This could be a fun debate here. Let’s consider it our second question of the day. From a press release…
Governor Rod R. Blagojevich’s top transportation officials were joined today by traffic safety and law enforcement advocates in urging legislators to sustain the Governor’s veto of Senate Bill 540, which would have raised the speed limit for trucks in Illinois to 65 miles per hour. The Governor has fought to keep the 55 mph speed limit in place for trucks on Illinois highways for the safety of everyone who travels our roads. During Gov. Blagojevich’s administration fatalities on state roads have dropped by 200 a year, the lowest levels since 1924.
“Raising the speed limit for trucks means more people will die in accidents. It takes a large truck traveling 65 miles per hour 40 percent longer to stop than a truck traveling 55 miles per hour. And that same truck traveling 65 miles per hour has an impact that is 40 percent more destructive than a truck at 55 miles per hour. That’s why I urge the Legislature to sustain my veto of SB 540.” […]
According to AAA and National Highway Traffic Safety Administration (NHTSA), when tractor-trailer trucks travel at speed rates of 55 mph or higher, it significantly increases the likelihood the truck will either jackknife or rollover. The vast majority of persons killed in crashes involving trucks are occupants of passenger vehicles, not trucks. […]

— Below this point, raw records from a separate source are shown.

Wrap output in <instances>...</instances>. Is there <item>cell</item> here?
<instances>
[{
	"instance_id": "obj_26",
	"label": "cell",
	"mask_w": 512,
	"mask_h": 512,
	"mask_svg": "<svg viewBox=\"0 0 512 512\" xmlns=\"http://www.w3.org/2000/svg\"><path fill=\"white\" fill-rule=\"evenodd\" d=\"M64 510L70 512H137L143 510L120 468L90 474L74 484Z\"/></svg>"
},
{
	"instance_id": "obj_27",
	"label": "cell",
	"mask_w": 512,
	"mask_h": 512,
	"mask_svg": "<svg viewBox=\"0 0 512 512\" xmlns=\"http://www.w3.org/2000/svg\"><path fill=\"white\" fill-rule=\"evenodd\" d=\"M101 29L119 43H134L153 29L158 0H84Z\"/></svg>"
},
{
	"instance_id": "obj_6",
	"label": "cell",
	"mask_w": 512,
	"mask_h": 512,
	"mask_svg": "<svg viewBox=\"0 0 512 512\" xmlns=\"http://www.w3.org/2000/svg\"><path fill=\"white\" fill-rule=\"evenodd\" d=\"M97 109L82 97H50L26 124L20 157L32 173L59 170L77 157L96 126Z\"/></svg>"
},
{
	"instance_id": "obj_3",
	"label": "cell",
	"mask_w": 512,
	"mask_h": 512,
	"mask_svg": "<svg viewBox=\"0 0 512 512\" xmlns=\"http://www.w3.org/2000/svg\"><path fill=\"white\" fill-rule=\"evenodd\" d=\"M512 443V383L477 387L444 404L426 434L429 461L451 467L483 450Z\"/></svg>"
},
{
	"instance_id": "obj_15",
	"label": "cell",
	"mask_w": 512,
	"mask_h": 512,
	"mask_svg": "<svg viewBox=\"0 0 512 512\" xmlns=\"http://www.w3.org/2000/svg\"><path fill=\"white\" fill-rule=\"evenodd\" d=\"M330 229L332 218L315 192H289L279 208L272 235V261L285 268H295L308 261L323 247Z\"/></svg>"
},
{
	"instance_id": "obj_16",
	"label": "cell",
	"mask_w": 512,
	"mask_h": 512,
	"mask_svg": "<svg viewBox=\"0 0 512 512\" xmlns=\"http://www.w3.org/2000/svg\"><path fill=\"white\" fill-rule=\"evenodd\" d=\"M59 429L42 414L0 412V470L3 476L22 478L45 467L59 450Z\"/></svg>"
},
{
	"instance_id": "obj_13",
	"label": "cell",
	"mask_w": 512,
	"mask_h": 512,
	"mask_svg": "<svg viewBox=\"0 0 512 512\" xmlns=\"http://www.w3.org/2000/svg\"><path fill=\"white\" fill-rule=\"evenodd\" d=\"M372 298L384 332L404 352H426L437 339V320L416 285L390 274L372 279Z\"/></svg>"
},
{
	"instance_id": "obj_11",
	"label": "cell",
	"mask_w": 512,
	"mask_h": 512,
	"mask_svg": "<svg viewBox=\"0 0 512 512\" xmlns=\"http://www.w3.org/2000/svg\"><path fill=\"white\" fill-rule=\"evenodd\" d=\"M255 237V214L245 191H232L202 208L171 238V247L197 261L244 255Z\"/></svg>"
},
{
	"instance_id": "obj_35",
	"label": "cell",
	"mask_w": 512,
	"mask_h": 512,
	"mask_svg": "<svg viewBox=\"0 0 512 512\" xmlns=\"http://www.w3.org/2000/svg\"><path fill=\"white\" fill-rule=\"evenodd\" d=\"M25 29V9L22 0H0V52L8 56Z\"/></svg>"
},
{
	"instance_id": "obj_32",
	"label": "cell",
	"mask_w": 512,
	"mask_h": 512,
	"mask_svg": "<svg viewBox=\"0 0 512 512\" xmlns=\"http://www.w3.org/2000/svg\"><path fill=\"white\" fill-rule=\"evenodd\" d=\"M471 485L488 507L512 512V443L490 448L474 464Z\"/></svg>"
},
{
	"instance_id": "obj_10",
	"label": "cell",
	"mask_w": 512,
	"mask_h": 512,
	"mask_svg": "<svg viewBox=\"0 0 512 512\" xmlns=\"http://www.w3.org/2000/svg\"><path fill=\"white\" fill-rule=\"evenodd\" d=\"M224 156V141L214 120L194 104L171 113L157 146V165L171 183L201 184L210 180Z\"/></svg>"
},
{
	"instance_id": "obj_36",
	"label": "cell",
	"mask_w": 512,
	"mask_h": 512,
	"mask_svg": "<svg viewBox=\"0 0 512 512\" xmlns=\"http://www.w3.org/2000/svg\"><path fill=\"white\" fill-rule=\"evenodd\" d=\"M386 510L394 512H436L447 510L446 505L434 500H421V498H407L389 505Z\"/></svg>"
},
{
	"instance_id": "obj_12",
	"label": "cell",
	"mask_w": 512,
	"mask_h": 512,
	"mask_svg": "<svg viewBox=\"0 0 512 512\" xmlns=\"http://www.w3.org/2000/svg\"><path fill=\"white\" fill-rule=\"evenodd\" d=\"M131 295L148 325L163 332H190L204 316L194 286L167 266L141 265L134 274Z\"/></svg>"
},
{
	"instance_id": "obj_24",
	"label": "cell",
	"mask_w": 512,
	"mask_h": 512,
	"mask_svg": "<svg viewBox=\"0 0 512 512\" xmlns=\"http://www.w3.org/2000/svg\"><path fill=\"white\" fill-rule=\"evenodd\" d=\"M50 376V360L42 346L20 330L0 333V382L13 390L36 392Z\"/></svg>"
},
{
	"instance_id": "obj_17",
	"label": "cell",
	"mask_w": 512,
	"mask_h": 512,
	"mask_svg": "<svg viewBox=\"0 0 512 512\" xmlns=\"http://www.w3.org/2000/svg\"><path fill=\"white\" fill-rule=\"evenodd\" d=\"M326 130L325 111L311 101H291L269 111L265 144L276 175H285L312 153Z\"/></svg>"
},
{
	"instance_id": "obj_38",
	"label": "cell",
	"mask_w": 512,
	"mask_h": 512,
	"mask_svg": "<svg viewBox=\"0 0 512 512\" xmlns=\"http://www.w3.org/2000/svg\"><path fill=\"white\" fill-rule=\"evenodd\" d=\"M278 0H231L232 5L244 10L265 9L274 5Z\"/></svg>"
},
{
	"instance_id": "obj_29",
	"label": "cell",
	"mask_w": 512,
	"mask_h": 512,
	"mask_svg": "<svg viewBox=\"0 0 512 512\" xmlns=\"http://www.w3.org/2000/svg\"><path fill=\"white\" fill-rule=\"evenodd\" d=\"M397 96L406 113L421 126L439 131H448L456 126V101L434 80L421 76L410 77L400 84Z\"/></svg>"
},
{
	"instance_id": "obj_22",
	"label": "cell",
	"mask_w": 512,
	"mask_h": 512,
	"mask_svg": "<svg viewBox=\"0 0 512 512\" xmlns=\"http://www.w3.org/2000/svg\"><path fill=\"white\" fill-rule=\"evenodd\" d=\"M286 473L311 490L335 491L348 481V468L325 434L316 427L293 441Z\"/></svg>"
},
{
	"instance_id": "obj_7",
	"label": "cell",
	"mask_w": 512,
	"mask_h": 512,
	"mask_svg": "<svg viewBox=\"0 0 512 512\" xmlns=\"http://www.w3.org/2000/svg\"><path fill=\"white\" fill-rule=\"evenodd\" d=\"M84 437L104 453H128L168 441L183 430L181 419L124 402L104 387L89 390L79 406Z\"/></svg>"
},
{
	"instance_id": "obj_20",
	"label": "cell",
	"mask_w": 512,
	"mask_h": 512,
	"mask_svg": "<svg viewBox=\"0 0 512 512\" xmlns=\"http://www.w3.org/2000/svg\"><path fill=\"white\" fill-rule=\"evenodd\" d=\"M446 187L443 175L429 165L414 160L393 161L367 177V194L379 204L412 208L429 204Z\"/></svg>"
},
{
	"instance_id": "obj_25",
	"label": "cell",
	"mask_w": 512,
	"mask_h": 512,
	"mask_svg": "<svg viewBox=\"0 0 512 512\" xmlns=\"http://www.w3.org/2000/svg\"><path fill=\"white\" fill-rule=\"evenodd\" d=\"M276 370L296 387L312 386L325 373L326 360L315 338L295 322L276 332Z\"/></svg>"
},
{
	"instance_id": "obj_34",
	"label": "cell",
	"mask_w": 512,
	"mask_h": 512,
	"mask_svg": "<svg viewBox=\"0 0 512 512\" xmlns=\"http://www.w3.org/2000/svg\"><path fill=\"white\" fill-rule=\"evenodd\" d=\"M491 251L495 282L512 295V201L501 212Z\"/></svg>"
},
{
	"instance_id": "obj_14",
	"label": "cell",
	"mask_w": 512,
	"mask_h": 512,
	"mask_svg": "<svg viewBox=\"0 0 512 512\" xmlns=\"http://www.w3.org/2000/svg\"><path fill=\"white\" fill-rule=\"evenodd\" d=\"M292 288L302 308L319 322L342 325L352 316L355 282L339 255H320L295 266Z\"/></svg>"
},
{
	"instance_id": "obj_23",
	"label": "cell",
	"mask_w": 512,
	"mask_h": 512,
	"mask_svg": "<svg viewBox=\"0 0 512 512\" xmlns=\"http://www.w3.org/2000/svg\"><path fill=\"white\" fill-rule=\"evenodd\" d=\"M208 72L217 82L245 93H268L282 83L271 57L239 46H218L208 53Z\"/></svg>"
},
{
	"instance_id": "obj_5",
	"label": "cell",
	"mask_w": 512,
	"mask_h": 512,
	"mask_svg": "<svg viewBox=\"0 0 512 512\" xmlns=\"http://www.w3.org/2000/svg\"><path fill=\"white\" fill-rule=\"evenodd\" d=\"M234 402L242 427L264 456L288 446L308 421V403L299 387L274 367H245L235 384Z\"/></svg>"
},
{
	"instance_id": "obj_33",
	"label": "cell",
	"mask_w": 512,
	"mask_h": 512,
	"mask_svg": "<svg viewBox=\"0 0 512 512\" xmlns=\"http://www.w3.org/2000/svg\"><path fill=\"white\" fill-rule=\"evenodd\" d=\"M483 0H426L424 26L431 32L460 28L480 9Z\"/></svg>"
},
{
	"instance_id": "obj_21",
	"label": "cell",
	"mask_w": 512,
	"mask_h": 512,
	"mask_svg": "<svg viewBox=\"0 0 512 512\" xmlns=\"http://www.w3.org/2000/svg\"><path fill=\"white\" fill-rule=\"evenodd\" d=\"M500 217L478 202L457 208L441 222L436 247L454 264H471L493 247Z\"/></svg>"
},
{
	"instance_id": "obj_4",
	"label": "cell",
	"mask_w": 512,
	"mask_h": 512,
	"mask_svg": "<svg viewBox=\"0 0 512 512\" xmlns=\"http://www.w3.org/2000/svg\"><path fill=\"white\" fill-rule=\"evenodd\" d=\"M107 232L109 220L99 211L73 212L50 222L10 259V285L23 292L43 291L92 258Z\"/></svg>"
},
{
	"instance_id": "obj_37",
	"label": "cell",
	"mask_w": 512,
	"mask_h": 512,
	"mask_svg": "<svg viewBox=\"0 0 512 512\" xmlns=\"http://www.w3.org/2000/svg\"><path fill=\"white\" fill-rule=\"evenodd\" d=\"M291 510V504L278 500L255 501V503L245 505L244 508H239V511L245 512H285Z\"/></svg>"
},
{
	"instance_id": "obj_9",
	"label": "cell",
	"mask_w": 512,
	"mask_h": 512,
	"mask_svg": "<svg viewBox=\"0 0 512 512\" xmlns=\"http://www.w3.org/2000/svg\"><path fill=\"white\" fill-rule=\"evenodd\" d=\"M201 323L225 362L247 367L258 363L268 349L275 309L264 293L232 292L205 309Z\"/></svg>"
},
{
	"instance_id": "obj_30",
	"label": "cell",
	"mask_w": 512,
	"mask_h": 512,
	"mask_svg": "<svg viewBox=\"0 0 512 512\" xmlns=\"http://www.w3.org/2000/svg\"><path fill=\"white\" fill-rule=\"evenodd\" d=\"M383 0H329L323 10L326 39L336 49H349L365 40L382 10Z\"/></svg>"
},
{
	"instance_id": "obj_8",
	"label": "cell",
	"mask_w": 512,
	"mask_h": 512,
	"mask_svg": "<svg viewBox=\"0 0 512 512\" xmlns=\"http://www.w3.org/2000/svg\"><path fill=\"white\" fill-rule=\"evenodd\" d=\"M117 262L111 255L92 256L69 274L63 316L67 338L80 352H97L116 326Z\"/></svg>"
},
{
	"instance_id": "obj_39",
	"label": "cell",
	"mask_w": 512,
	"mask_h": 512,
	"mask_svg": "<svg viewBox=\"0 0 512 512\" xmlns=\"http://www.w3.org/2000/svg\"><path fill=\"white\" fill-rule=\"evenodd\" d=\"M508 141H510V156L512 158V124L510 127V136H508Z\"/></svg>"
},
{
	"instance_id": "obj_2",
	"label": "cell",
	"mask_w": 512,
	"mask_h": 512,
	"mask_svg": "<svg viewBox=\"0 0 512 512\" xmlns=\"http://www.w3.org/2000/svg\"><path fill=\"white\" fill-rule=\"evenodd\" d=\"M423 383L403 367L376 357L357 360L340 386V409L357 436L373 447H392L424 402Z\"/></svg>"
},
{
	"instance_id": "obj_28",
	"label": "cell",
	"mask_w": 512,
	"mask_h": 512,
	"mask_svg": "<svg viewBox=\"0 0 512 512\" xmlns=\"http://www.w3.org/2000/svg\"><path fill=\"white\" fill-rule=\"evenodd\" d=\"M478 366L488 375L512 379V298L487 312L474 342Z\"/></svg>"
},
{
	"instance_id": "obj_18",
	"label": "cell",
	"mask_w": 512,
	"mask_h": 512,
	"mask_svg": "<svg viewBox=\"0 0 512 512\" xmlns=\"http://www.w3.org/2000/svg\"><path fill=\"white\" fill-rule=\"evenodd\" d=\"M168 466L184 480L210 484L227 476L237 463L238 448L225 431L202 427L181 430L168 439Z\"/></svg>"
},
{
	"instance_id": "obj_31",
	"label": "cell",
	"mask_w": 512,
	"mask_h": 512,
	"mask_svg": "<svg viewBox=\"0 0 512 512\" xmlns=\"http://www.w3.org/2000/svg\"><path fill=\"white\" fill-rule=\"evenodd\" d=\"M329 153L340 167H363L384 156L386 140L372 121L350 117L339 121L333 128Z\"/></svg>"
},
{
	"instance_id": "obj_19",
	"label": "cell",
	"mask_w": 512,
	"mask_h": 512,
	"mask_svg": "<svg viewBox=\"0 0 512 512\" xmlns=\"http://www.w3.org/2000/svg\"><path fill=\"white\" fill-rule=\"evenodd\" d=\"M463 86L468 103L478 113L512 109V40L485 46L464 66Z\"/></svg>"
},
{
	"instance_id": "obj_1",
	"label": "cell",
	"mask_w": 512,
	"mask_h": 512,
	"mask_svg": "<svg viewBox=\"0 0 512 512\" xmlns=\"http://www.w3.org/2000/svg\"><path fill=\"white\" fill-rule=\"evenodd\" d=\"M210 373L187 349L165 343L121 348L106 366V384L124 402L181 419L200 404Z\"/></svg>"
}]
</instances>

In 1996, the year after Missouri increased the speed limit for trucks, it recorded 70 more fatalities caused by large trucks, increasing from 97 to 167. If Illinois had a corresponding 72 percent increase as Missouri did, that could translate to 114 more fatalities in one year.
How do you feel about this one?
* Also, as an aside, that line about how traffic fatalities are at their lowest levels since 1924 is something that’s always fascinated me. Check this out from 1999…
Six times as many people drive today as in 1925, and the number of motor vehicles in the country has increased 11-fold since then to approximately 215 million. The number of miles traveled in motor vehicles is 10 times higher than in the mid-1920s. Despite this steep increase in motor-vehicle travel, the annual death rate has declined from 18 per 100 million vehicle miles traveled (VMT) in 1925 to 1.7 per 100 million VMT in 1997 - a 90% decrease.
* Here are some more Illinois stats, taken from the guv’s press release…
There were 1,454 total fatalities in 2003 and by 2006 the number of fatalities in Illinois was down to 1,254, the lowest number of fatalities since 1924, when there were 1,065.